The reply should consist of one number, the count of lines below in which the word "this" appears.

--------------------------------

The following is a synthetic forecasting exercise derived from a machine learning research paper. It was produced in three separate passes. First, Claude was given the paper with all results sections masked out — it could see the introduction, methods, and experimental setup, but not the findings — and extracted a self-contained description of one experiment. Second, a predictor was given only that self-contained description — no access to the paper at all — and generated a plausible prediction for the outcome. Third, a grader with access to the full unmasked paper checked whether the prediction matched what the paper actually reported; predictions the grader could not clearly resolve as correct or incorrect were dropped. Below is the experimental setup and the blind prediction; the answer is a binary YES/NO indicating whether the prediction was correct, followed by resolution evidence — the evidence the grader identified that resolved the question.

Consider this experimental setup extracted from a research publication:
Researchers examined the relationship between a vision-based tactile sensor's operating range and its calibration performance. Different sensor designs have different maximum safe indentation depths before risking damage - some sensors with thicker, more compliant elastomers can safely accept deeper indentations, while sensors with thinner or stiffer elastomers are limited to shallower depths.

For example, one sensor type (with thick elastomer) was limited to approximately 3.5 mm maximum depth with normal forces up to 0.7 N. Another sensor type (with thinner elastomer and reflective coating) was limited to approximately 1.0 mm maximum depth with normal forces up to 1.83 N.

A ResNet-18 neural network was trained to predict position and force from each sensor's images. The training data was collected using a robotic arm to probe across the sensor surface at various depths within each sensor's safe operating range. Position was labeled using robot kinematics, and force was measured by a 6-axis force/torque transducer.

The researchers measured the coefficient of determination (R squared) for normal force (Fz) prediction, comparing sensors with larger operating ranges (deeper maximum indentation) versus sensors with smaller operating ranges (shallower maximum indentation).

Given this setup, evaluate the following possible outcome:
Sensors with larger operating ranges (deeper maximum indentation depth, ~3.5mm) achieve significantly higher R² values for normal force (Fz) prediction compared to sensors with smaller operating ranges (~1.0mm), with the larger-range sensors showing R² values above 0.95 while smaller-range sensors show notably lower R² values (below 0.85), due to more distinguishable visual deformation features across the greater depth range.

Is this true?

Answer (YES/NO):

--------------------------------

Solution
3